Another match also holds significance for the Tauranga resident this summer.
Bay Oval will be anointed New Zealand's ninth test venue on November 21 with the arrival of England. A selection of the skipper's closest cricketing confidantes have been pivotal in getting the Mt Maunganui ground on to the sport's biggest stage.
"The ground's just down the road from where I live," Williamson says.
"I pop in when I'm home and see so many familiar faces, so to be awarded a test is special to the community and all the people who have put in to make it happen.
"Such an effort has gone into improving the ground and training facilities as part of the big picture."
Spending time at home can be a difficult ask in the transient life of a professional cricketer. Williamson suggests the difference between one season and another can be "about two nights in your own bed".
However, walking the streets or beach of Mt Maunganui in recent weeks has rekindled memories of another ground, Lord's, after losing the World Cup final to England by zero runs in July.
If Williamson had hoped the result might fade in fans' minds, he's been mistaken.
"Just when you think you've moved past it, the next person pops along and has an emotional response, which is cool because it shows the impact of the match and the World Cup collectively."
Among the layers of intrigue surrounding New Zealand's summer are the players they will face.

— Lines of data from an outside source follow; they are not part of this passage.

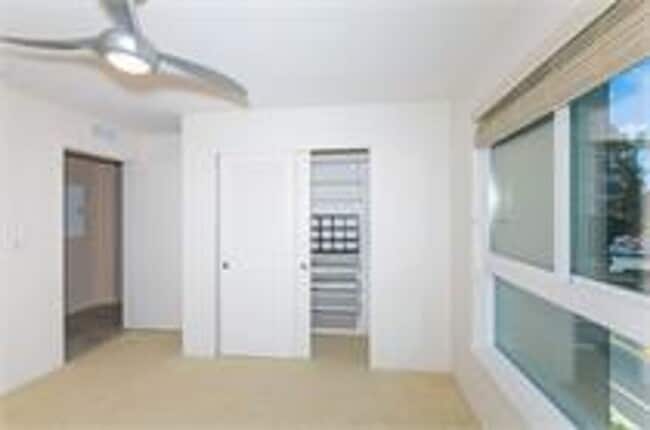 Building Photo - Live in the Heart of Kailua Town in this rarely available end unit!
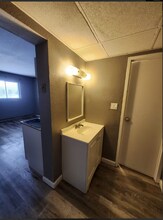 111 S Summit St, Unit 227 in Toledo, OH - Foto de edificio - Building Photo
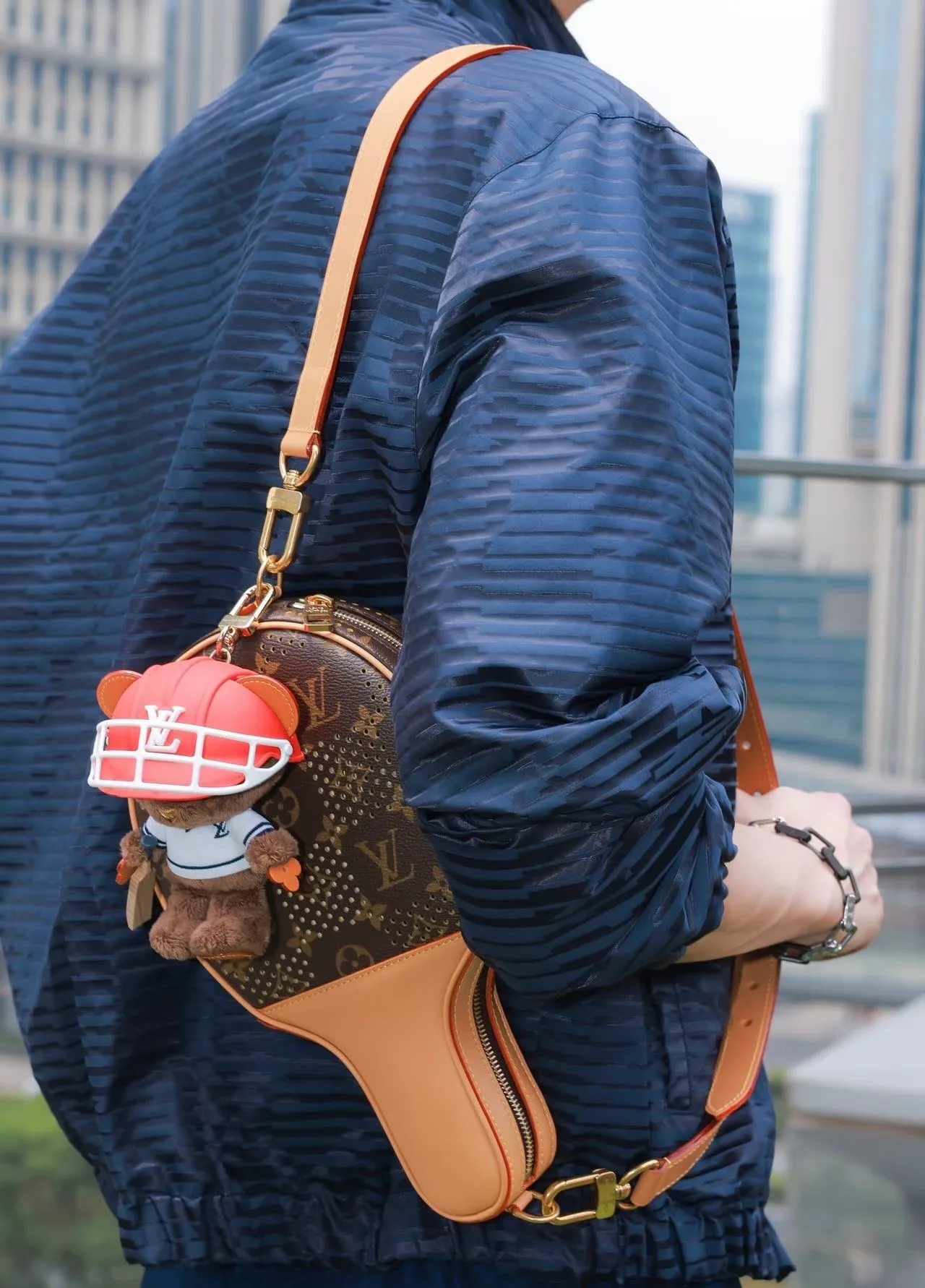 Куртки И Пуховики Мужские Louis Vuitton 18669277
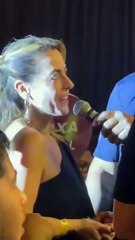 Senadora Soraya Thronicke é vaiada durante show do Roupa Nova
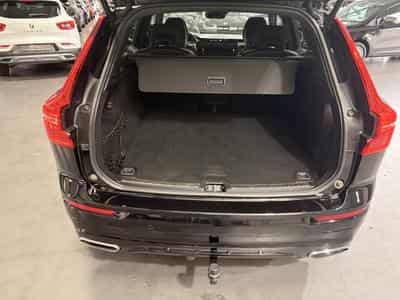 Volvo XC60 2.0 R-Design AWD 250HP (2019) - Photo 13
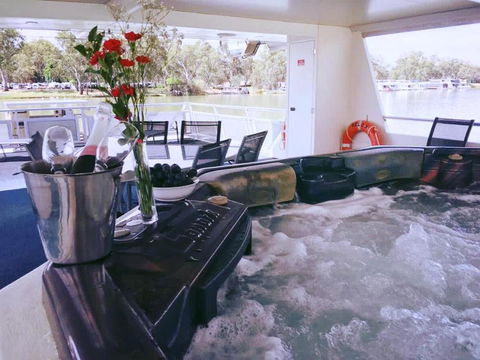 Mildura Houseboats - Accommodation Sunshine Coast 0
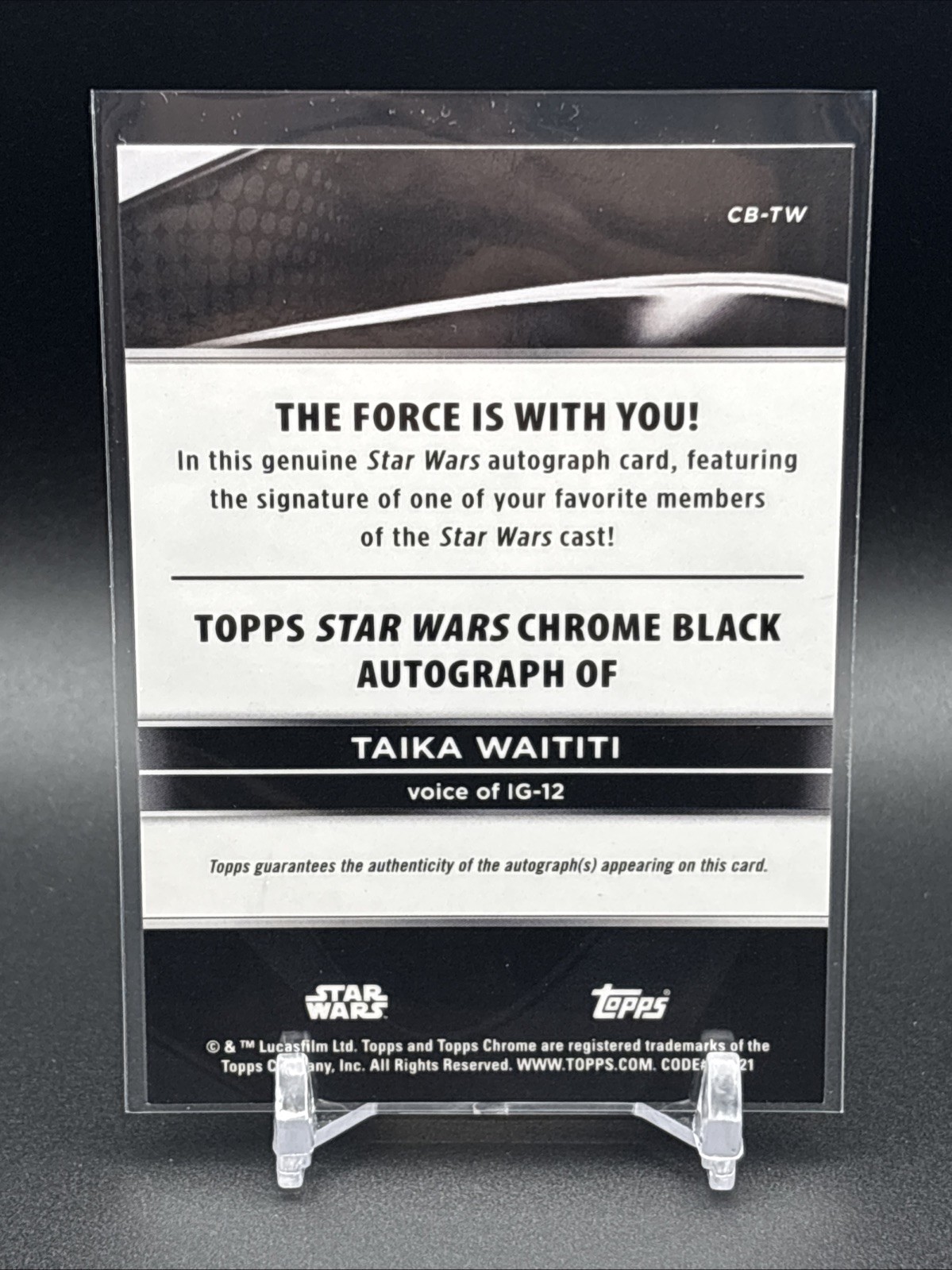 2025 Topps Chrome Black Star Wars Smugglers Outpost Red Refractor Auto /5 IG-12 view 2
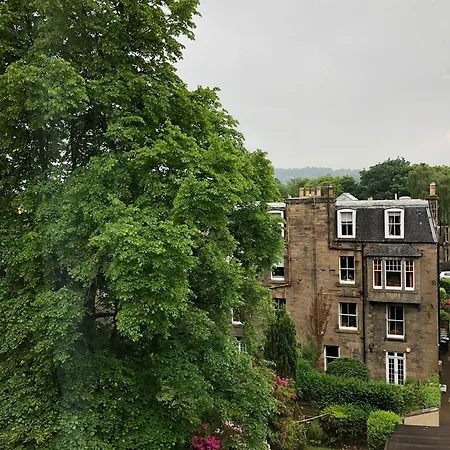 Modern Central & Bright Minimal Pad Edinburgh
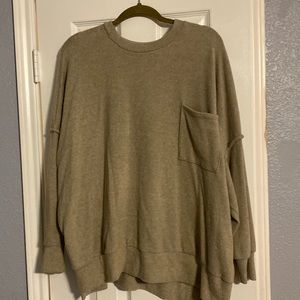 Zenana fleece-feel tan sweater w pocket. Super soft. Size large.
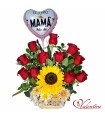 Canasta con flores y globo para Mamá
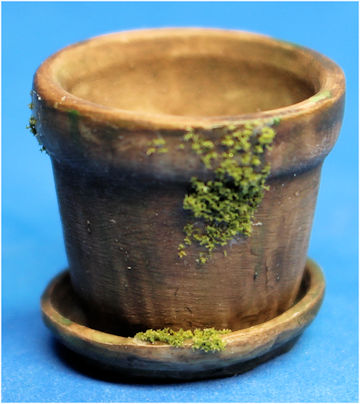 Flower pot & saucer - "mossy
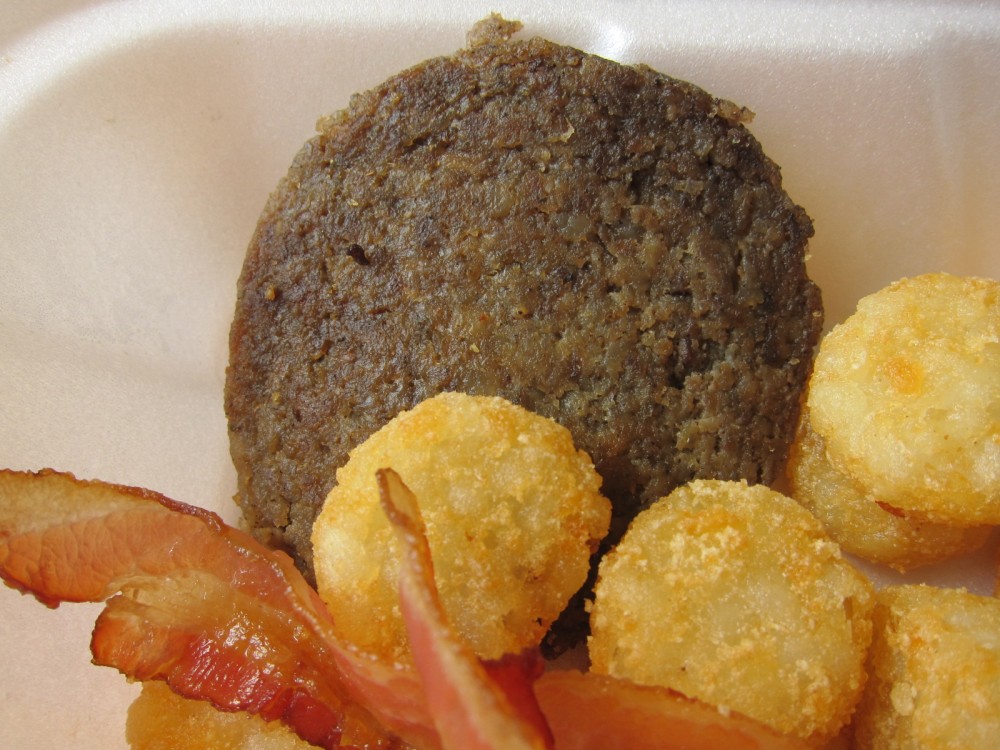 Review Carl's Jr. Hearty Breakfast Platter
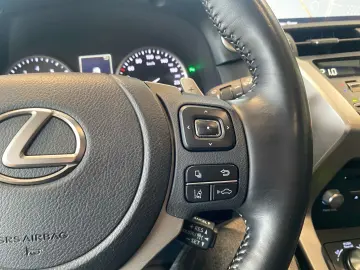 LEXUS NX 300h Style Edition  Bi-LED CAM SHZ CarPlay PD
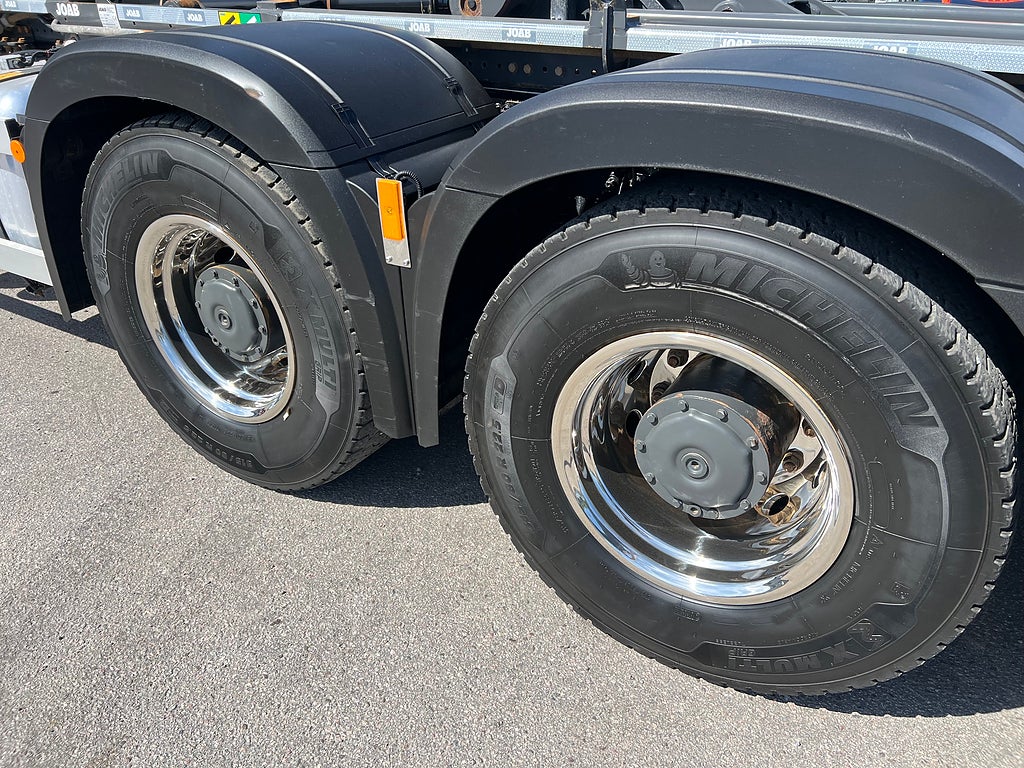 Mercedes-Benz Arocs 3251 Tridem Lastväxlare, Fullt Plogutrustad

Williamson's relishing the prospect of strategising against the guile of Steve Smith and the might of Ben Stokes.
He says Smith's form, scoring 774 runs at an average of 110.57 to retain the Ashes for Australia, has been extraordinary.
"If he doesn't get a hundred it's almost considered a failure at the moment, which is an incredible feat, unrivalled maybe apart from Sir Don [Bradman]. He's been phenomenal with his consistency."
Stokes' World Cup final heroics, followed by his engineering of a third Ashes test recovery and victory at Headingley has also caught Williamson's eye for his "high impact approach as an X-factor player".
One potential antidote for New Zealand in the coming weeks might be Lockie Ferguson.
His 21 World Cup wickets — the second-most behind Australia's Mitchell Starc — have had pundits speculating when the 28-year-old will be introduced in the longest form, along the lines of how England injected Jofra Archer into the Ashes.
Williamson's confirmed Ferguson will be in the test frame, albeit as part of a pace bowling logjam given the success of Trent Boult, Tim Southee and Neil Wagner in recent years.
"Lockie's been outstanding for a number of years and he's shown resilience with his body, because it's a tough art bowling at 140-150 kilometres per hour.
"He's more than capable but, in terms of selection discussions, there's obviously been nothing [yet]. But he's progressed in high pressure situations, for example the World Cup.
"We're blessed to have such depth in the bowling department which is rare, and can ebb and flow."